It’s writers conference season—and that means once again I’ll find myself sitting in hotel ballrooms with dozens of my fellow and sister agents listening to debut authors pitch their work. And once again I’ll hear my fellow and sister agents ask that most critical of questions: How long is it?

And once again I’ll hear writers answer that most critical question, the one that separates the publishable projects from the unpublishable projects, in a way that nearly guarantees they’ve lost the attention of the agent they’re pitching right there on the spot:

  1. “30,000 words.”
  2. “160,000 words.”
  3. “About 150 pages.”

All of these answers are red flags to agents.

No more red flags

We’re really asking if they can answer this question: How many words in a novel? These three answers are all red flags.

The first answer, because it’s novella length, not novel length (we’re talking adult fiction, not chapter books) and novellas are hard to sell. Why? Because it’s hard to justify the price point for such a short work, and the spine on such a short printed book would be too slim to accommodate the title.

The second answer, because it’s way too long (the word-count equivalent of two novels, not one) and books that are too long are hard to sell in a 140-character world. Not easy to keep the pacing up over such an extended narrative, and the worry is that the author—especially a debut author—is not up to the challenge. Not to mention expensive to produce, especially in printed form.

The third answer, because it’s a page count, not a word count. And only word counts matter. (It’s hard to fudge word count, and easy to fudge page count.)
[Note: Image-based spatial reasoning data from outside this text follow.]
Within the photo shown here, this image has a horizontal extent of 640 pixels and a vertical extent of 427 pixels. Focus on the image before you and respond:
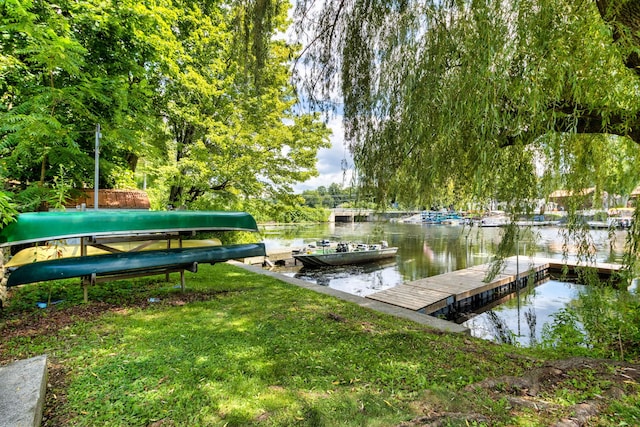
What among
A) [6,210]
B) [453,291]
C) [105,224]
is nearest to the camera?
[6,210]

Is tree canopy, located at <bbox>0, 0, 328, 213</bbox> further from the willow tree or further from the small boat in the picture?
the small boat

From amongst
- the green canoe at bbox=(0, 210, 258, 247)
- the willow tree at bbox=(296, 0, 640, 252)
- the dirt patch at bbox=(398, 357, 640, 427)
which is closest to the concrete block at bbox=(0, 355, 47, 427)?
the green canoe at bbox=(0, 210, 258, 247)

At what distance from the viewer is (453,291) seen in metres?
9.16

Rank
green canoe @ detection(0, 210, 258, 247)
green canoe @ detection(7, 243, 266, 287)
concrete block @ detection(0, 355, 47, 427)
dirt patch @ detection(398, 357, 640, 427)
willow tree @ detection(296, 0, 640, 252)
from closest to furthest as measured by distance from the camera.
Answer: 1. concrete block @ detection(0, 355, 47, 427)
2. dirt patch @ detection(398, 357, 640, 427)
3. willow tree @ detection(296, 0, 640, 252)
4. green canoe @ detection(0, 210, 258, 247)
5. green canoe @ detection(7, 243, 266, 287)

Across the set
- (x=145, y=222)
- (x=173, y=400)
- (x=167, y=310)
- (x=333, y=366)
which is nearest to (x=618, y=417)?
(x=333, y=366)

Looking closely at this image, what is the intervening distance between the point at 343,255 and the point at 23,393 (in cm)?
1605

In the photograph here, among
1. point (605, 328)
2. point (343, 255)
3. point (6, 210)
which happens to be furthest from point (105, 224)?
point (343, 255)

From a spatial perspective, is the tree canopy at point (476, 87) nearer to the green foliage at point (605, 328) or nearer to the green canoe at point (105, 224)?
the green foliage at point (605, 328)

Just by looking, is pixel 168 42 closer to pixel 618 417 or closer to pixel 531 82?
pixel 531 82

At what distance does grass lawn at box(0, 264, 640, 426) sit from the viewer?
2.13 m

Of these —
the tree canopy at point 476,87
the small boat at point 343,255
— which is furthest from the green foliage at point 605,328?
the small boat at point 343,255

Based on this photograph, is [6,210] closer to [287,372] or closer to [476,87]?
[287,372]

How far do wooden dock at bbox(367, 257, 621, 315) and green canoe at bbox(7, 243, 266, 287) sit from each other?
468 centimetres

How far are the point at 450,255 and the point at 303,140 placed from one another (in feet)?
50.5
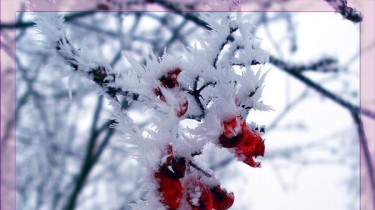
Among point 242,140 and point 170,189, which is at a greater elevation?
point 242,140

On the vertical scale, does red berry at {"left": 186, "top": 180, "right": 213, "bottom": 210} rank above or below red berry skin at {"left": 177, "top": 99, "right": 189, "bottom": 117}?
below

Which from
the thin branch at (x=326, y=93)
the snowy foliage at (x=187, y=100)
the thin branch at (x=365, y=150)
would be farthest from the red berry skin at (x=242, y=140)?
the thin branch at (x=326, y=93)

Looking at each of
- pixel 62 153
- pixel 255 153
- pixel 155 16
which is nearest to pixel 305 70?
pixel 255 153

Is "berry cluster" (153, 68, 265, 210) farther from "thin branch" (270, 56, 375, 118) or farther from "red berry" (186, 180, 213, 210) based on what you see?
"thin branch" (270, 56, 375, 118)

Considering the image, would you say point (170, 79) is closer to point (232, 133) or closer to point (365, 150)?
point (232, 133)

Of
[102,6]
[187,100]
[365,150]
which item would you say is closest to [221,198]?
[187,100]

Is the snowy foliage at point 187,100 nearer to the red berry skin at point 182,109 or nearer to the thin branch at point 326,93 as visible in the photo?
the red berry skin at point 182,109

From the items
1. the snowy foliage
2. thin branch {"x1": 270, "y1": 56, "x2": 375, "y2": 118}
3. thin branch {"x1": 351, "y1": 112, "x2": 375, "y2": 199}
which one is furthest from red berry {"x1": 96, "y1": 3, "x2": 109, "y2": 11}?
the snowy foliage
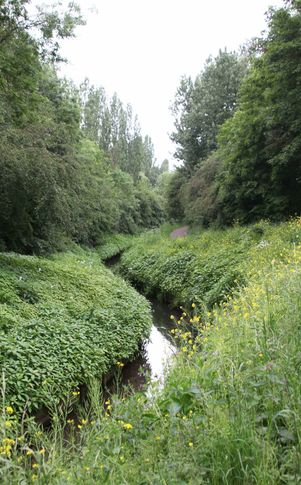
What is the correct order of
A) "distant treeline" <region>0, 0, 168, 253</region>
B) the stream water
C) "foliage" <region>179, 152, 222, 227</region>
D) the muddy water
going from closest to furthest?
the stream water
the muddy water
"distant treeline" <region>0, 0, 168, 253</region>
"foliage" <region>179, 152, 222, 227</region>

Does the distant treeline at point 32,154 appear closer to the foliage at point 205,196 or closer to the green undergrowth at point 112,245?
the foliage at point 205,196

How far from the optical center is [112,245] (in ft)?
87.4

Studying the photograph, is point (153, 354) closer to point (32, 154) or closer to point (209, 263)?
point (209, 263)

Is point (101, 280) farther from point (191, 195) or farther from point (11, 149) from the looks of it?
point (191, 195)

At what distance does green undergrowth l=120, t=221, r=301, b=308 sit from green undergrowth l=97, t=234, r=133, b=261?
20.6ft

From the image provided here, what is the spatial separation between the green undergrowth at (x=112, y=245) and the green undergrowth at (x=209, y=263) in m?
6.27

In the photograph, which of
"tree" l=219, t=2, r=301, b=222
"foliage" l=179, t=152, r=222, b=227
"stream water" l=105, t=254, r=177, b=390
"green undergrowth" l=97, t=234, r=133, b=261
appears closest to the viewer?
"stream water" l=105, t=254, r=177, b=390

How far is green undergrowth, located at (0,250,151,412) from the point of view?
500 centimetres

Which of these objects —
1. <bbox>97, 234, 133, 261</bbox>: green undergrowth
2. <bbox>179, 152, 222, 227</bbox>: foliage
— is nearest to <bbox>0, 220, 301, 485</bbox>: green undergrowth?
<bbox>179, 152, 222, 227</bbox>: foliage

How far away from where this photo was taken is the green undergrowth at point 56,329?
16.4 ft

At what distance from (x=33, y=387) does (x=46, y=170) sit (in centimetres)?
523

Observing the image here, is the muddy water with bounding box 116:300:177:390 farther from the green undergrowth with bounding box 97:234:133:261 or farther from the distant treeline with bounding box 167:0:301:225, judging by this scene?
the green undergrowth with bounding box 97:234:133:261

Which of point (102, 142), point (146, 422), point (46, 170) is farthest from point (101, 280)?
point (102, 142)

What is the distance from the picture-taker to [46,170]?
866cm
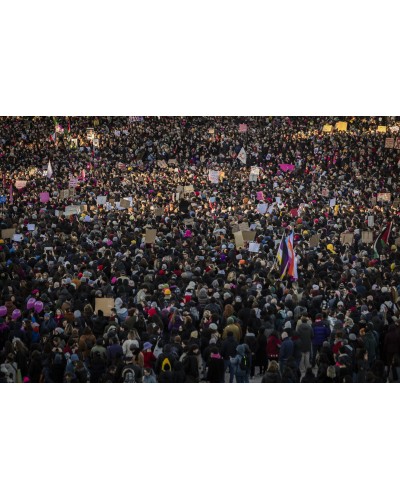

Worse, all three of these answers reveal a lack of understanding of the marketplace in which writers are trying to sell stories—the same marketplace where we agents are selling stories.

The 90,000 word count sweet spot

How many words in a novel? Right now, when it comes to novel-length word count, it’s all about 90,000 words. Virtually every book I try to shop by a debut author that’s any longer than that—regardless of category—receives the same response from editors. In short, it’s just too long. “No more than 90,000 words” seems to be the editor’s mantra these days.

Given that mantra, I’ve asked several of my clients shorten their stories—and am happy to say that we’ve won contracts when I shopped the shortened versions, often to the same editors who complained about the length of the original stories.

Paula’s how-to-cut formula

How to reach that 90,000-word sweet spot? Here’s a trick I came up with that’s proven useful for my clients and that may work for you as well. It’s a how-to-cut formula—because most debut fiction is too long, rather than too short. (Note: If your story is too short, that’s another blog post. Much harder to add than to cut—and a much rarer problem.)

Here’s how 90,000 words (which is 360 pages at 250 words per page) breaks down by act:

  • Act One: 90 pages (22,500 words)
  • Act Two: 180 pages (45,000 words)
  • Act Three: 90 pages (22,500 words)

With that in mind:

Write out your basic storyline in Major Plot Points only: Inciting Incident, Plot Point 1, Mid-Point, Plot Point 2, Denouement.

For more information on plot points, take a look at my book Plot Perfect.

Now, using the word counts by act as a general guideline, cut anything you can cut to the word counts outlined above. Anything that does not get you from plot point to plot point MUST GO. If you’re stumped, start by axing backstory, navel gazing, info dumps, etc.

Pitch the perfect word count

This 90,000-word guideline for how many words in a novel is just that, a guideline. Each genre (and sub-genre) has its own word count range; cozies tend to be shorter than other kinds of crime fiction, for example.

Do check your comparable titles—recent debuts only—to make sure your story falls in that range.

And I’ll see you at the next pitch session!